You are viewing a plain text version of this content. The canonical link for it is here.
Posted to user@spark.apache.org by Dan Bikle <bi...@gmail.com> on 2016/09/23 01:40:47 UTC
In Spark-scala, how to fill Vectors.dense in DataFrame from CSV?
hello spark-world,
I am new to spark.
I noticed this online example:
http://spark.apache.org/docs/latest/ml-pipeline.html
I am curious about this syntax:
// Prepare training data from a list of (label, features) tuples.
val training = spark.createDataFrame(Seq(
(1.0, Vectors.dense(0.0, 1.1, 0.1)),
(0.0, Vectors.dense(2.0, 1.0, -1.0)),
(0.0, Vectors.dense(2.0, 1.3, 1.0)),
(1.0, Vectors.dense(0.0, 1.2, -0.5))
)).toDF("label", "features")
Is it possible to replace the above call to some syntax which reads values
from CSV?
I want something comparable to Python-Pandas read_csv() method.
Re: In Spark-scala, how to fill Vectors.dense in DataFrame from CSV?
Posted by Kevin Mellott <ke...@gmail.com>.
You'll want to use the spark-csv package, which is included in Spark 2.0.
The repository documentation has some great usage examples.
https://github.com/databricks/spark-csv
Thanks,
Kevin
On Thu, Sep 22, 2016 at 8:40 PM, Dan Bikle <bi...@gmail.com> wrote:
> hello spark-world,
>
> I am new to spark.
>
> I noticed this online example:
>
> http://spark.apache.org/docs/latest/ml-pipeline.html
>
> I am curious about this syntax:
>
> // Prepare training data from a list of (label, features) tuples.
> val training = spark.createDataFrame(Seq(
> (1.0, Vectors.dense(0.0, 1.1, 0.1)),
> (0.0, Vectors.dense(2.0, 1.0, -1.0)),
> (0.0, Vectors.dense(2.0, 1.3, 1.0)),
> (1.0, Vectors.dense(0.0, 1.2, -0.5))
> )).toDF("label", "features")
>
> Is it possible to replace the above call to some syntax which reads values
> from CSV?
>
> I want something comparable to Python-Pandas read_csv() method.
>
>

# [Problem to work on]
Reproduce the part of the Spark CSV thread above from "Posted by Kevin" through "great usage examples.", inclusive.

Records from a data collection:
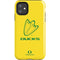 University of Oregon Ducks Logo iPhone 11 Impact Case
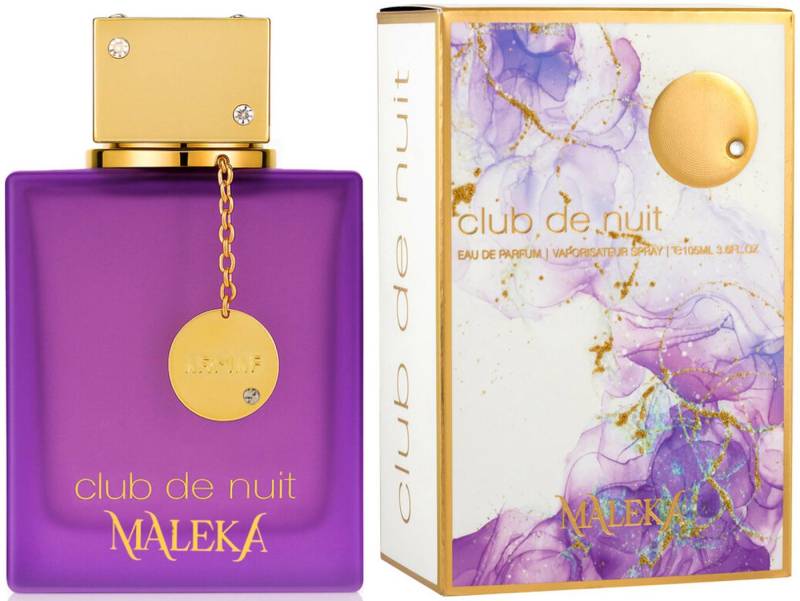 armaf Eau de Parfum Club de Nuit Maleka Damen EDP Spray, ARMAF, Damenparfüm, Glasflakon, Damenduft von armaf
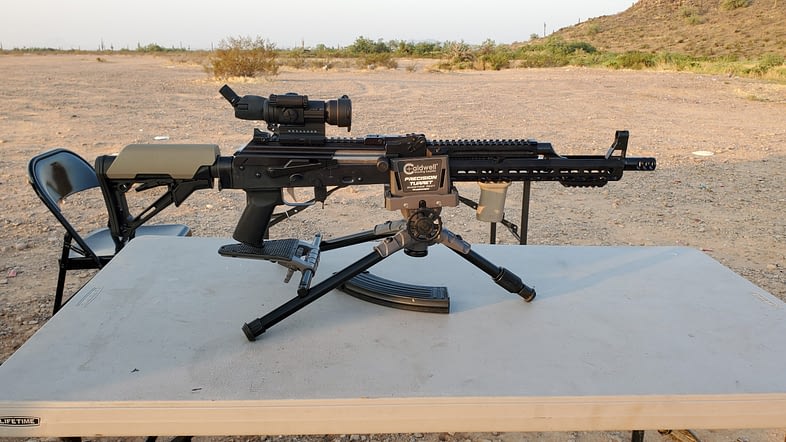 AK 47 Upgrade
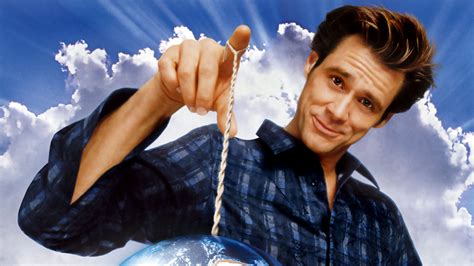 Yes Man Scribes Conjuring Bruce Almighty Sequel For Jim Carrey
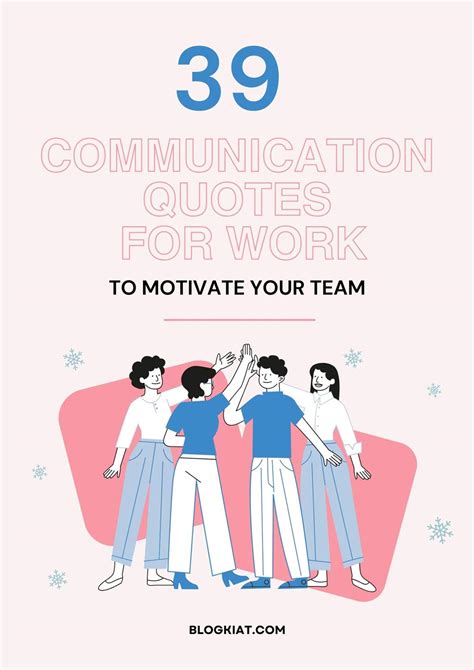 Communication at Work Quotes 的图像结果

...

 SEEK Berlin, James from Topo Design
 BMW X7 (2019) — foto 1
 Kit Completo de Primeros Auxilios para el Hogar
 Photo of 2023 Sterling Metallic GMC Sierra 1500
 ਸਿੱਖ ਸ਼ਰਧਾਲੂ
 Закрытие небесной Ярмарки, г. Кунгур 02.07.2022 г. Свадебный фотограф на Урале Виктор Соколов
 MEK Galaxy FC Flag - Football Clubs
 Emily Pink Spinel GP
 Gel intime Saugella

# [Reply to the exercise]
Posted by Kevin Mellott <ke...@gmail.com>.
You'll want to use the spark-csv package, which is included in Spark 2.0.
The repository documentation has some great usage examples.